Let’s talk about gratitude fatigue, shall we?
Yes. We shall.
There are limits to how long you can be truly grateful for something. As someone who has been dependent on the kindness and forbearance of others for my entire life, I can attest to this personally. Every human faculty has human limitations and sooner or later, whatever it is gets tired and the energy powering it is exhausted and the show ends.
I’ll give you a simple example.
Say a co-worker graciously offers to pick you up on the way to work every day. This helps enormously. It saves you a lot of money and time and hassle, and you are super grateful to this person.
And you thank them many times over the next few week, to the point where you can tell they are getting annoyed by it, so you stop.
Fast forward three months.

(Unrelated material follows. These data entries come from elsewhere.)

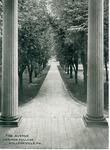 The Avenue. / Ursinus College, / Collegeville, PA.
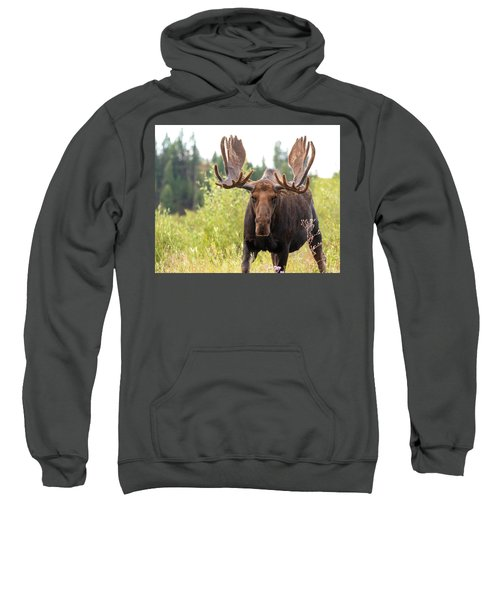 Mr. Moose Sweatshirt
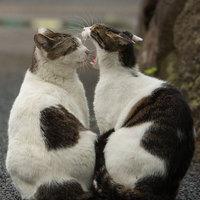 Nagyvárosi kóbor macskák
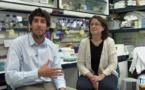 La genética molecular de las plantas, investigación y aplicación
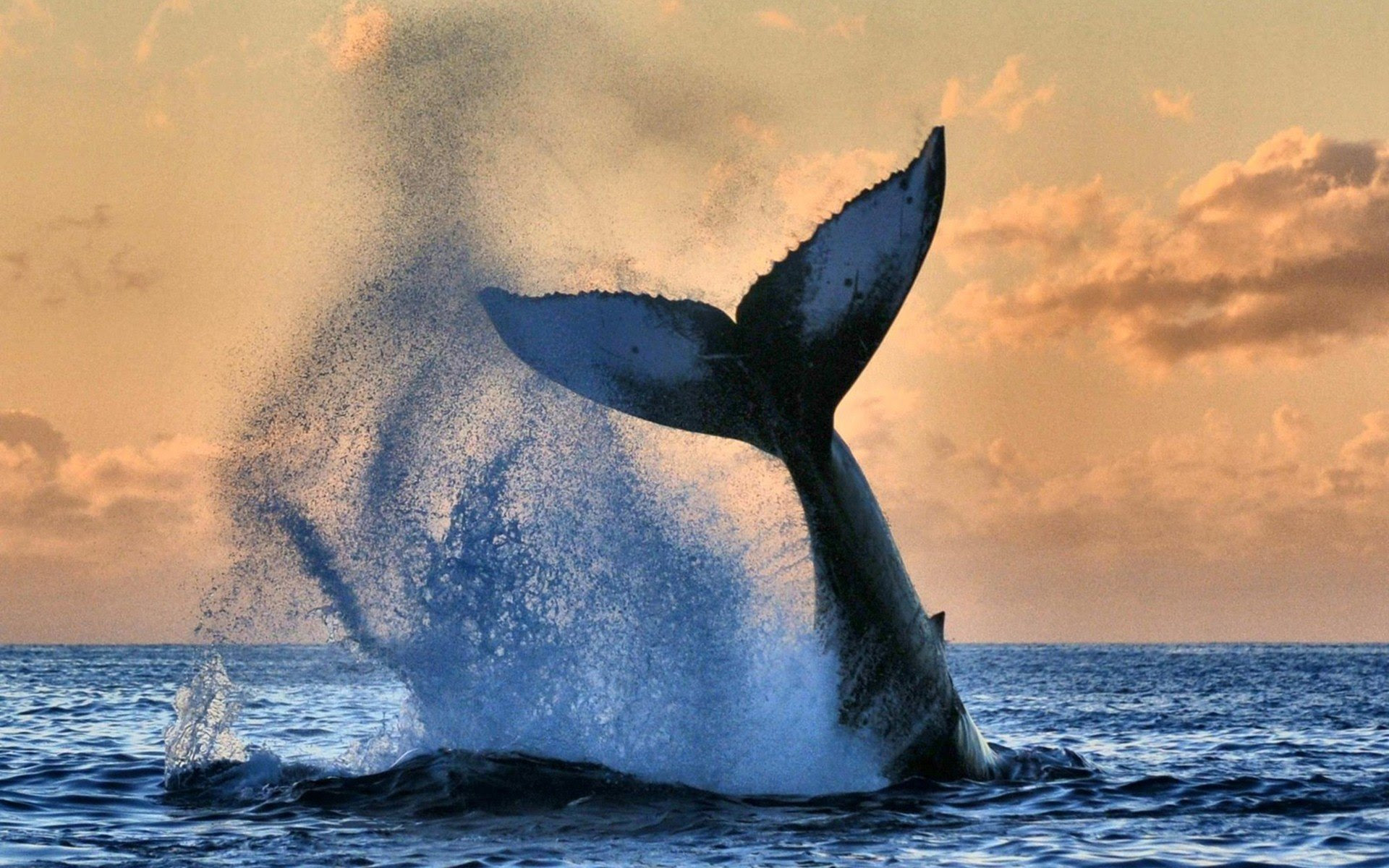 1920x1200 Px Animals Nature Sea Sky Whale High Quality Wallpapers Images, Photos, Reviews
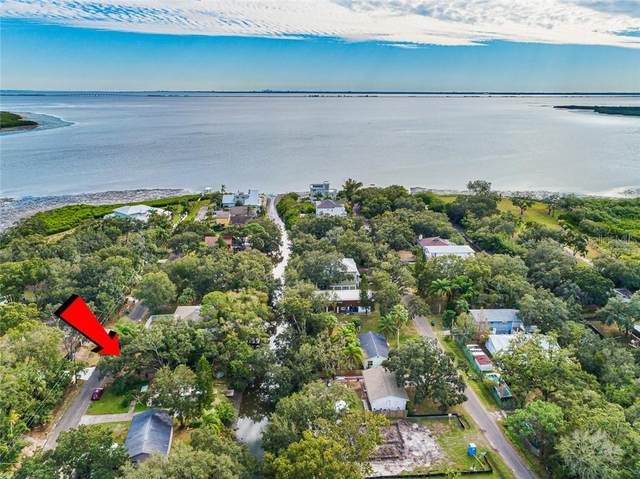 7420 Bay Drive, Tampa, FL 33635 (MLS #T3277328) :: Griffin Group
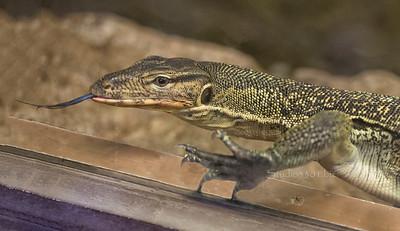 Lizard tongue out 9003 cf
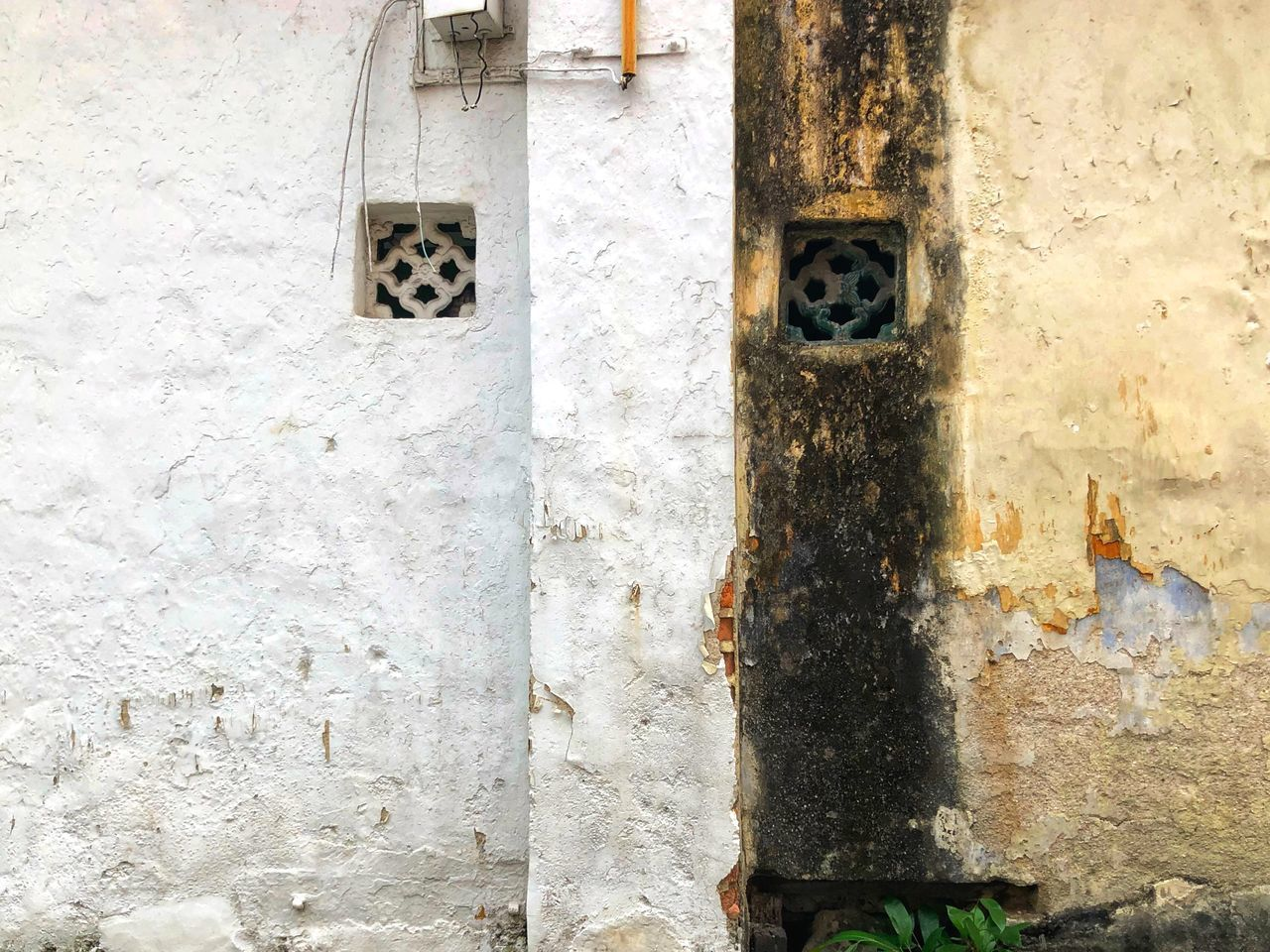 wall - building feature, built structure, architecture, weathered, no people, day, building exterior, old, wall, textured, close-up, hole, outdoors, metal, decline, deterioration, peeling off, rusty, pattern, animal themes, stone wall, concrete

This nice person has picked you up every work day quite reliably ever since they started. You have gotten used to it. It’s a routine part of your day, just like your morning cup of coffee.
Then, seemingly out of the blue, that co-worker tells you that you are taking them for granted and do not appreciate what they are doing for you and they have half a mind to just leave you waiting some morning to teach you a lesson.
And you protest that you still appreciate what they are doing for you and they tell you that you have a funny way of showing it and that you just expect that ride like they owe it to you and would it kill you to kick in some money for gas now and then?
And now you are in a bind. Because you know that, on one level, you are guilty as charged. You have fallen into simply assuming you would have a ride to work every day and you have been getting in and out of the car like it’s a taxi and not a favour someone is doing you and maybe you could have offered to chip in for the gas money, even though they never asked you for any.
And yet, deep down, you don’t really feel like you did anything wrong and you want to defend yourself from this charges and retain your self-respect, but you don’t know how to do so without coming across like exactly the sort of ungrateful prick you are accused of being. Plus – brass tacks time – you don’t want to lose the ride.
Well the problem here is one of articulacy. What you need to say is that you are sorry if you don’t seem as grateful as you did in the beginning BUT nobody can maintain a high level of gratitude over a long period of time.
Furthermore, there is nothing wrong with expecting something that has happened dozens of times in a row to happen again. Even if it is something with a strong human component like someone doing you a favour. Over time, the person getting the favour will inevitably begin to expect it and not show a lot of overt gratitude simply because it has become a routine part of their life.
Essentially, the honeymoon period of this particular relationship is over and it will never again feel like it did in the beginning. That kind of emotional reward relationship is golden and wonderful but it isn’t sustainable.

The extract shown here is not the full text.